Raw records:
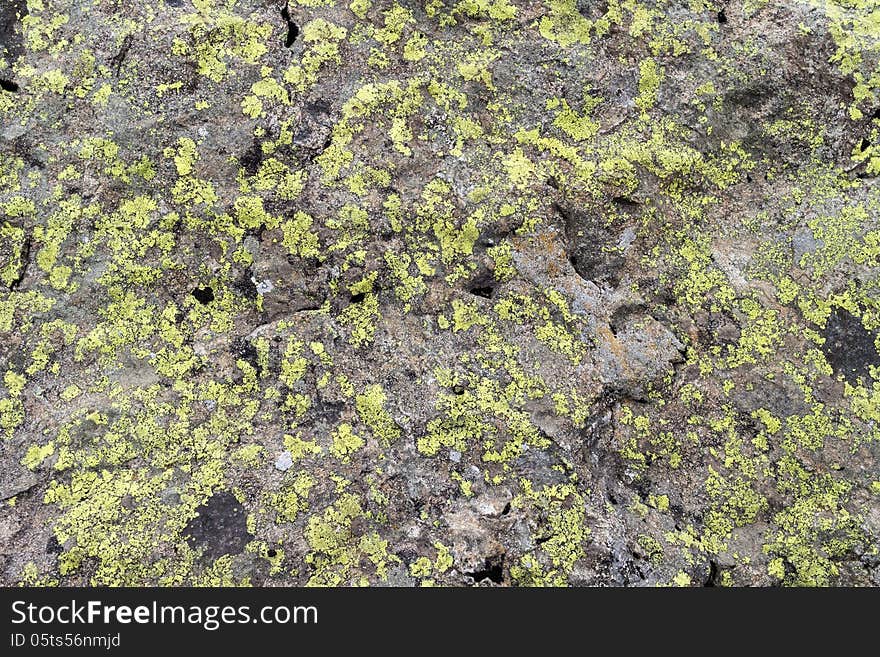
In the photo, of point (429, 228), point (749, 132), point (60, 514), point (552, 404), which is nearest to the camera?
point (60, 514)

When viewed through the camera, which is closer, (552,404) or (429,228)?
(552,404)

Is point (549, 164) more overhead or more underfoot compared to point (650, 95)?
more underfoot

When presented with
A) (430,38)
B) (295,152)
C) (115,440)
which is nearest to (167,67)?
(295,152)

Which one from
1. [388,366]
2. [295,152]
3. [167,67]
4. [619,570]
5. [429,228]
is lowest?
[619,570]

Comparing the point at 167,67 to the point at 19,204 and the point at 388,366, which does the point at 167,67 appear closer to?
the point at 19,204

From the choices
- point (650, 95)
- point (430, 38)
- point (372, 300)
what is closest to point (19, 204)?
point (372, 300)

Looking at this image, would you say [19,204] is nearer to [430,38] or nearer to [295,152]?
[295,152]

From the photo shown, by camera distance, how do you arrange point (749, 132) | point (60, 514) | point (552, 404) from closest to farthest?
1. point (60, 514)
2. point (552, 404)
3. point (749, 132)
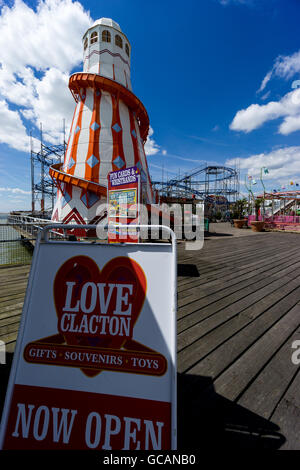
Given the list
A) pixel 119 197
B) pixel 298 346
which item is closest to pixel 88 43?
pixel 119 197

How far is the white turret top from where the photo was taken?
1219 centimetres

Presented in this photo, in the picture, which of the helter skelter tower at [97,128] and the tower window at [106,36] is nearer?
the helter skelter tower at [97,128]

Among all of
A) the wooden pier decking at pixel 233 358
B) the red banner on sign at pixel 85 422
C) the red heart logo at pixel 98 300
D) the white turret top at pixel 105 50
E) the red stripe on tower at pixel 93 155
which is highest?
the white turret top at pixel 105 50

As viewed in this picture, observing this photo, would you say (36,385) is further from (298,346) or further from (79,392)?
(298,346)

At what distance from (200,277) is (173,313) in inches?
142

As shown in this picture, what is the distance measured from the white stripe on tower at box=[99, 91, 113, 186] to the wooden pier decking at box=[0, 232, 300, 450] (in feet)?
28.0

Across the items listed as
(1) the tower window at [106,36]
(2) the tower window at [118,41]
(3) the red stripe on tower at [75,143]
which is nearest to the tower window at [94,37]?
(1) the tower window at [106,36]

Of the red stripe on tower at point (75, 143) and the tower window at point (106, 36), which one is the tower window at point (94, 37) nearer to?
the tower window at point (106, 36)

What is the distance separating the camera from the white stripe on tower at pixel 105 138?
1155 cm

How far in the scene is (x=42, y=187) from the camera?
35.0 metres

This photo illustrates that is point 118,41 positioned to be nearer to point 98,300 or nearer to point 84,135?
point 84,135

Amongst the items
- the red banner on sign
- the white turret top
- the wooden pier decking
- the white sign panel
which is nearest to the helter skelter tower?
the white turret top

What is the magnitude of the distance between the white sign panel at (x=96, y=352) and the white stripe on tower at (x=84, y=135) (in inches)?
443

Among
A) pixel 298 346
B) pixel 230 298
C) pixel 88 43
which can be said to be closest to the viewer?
pixel 298 346
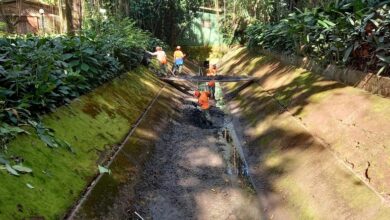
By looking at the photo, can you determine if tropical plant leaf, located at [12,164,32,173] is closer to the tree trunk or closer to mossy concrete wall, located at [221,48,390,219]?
mossy concrete wall, located at [221,48,390,219]

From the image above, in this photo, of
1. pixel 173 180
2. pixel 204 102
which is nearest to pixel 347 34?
pixel 204 102

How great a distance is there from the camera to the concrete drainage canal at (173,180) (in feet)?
22.4

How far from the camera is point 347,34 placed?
10.8 meters

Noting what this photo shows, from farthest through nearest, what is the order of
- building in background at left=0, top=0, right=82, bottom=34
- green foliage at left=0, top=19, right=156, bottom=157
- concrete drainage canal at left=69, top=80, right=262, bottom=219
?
building in background at left=0, top=0, right=82, bottom=34
concrete drainage canal at left=69, top=80, right=262, bottom=219
green foliage at left=0, top=19, right=156, bottom=157

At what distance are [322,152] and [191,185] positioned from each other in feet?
9.00

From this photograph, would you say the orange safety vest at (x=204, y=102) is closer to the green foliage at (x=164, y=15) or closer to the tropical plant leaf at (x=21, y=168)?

> _EXERCISE_: From the line containing "What is the magnitude" down to the final line of the listing above, write out only those lines exactly as they are, minus the pictures.

> _THE ANSWER_:
What is the magnitude of the distance between the white sign panel at (x=96, y=352) and the white stripe on tower at (x=84, y=135) (in inches)?
443

Among
A) pixel 298 346
B) pixel 230 298
C) pixel 88 43
which can be said to be closest to the viewer?
pixel 298 346
By looking at the photo, can you determine if tropical plant leaf, located at [12,164,32,173] is closer to the tree trunk or closer to mossy concrete wall, located at [221,48,390,219]?
mossy concrete wall, located at [221,48,390,219]

From the image above, in this photo, of
1. pixel 173 180
2. pixel 204 102
which is nearest to pixel 347 34?
pixel 204 102

How great a distance is there from the camera to the concrete drainage canal at (173,180) (in feet)?
22.4

How far from the camera is point 347,34 placed?
10.8 meters

Noting what this photo shows, from farthest through nearest, what is the order of
- building in background at left=0, top=0, right=82, bottom=34
- green foliage at left=0, top=19, right=156, bottom=157
- concrete drainage canal at left=69, top=80, right=262, bottom=219
?
building in background at left=0, top=0, right=82, bottom=34
concrete drainage canal at left=69, top=80, right=262, bottom=219
green foliage at left=0, top=19, right=156, bottom=157

At what distance are [322,152] and [191,185] positioned from each other in feet?
9.00

From this photograph, would you say the orange safety vest at (x=204, y=102) is closer to the green foliage at (x=164, y=15) or closer to the tropical plant leaf at (x=21, y=168)?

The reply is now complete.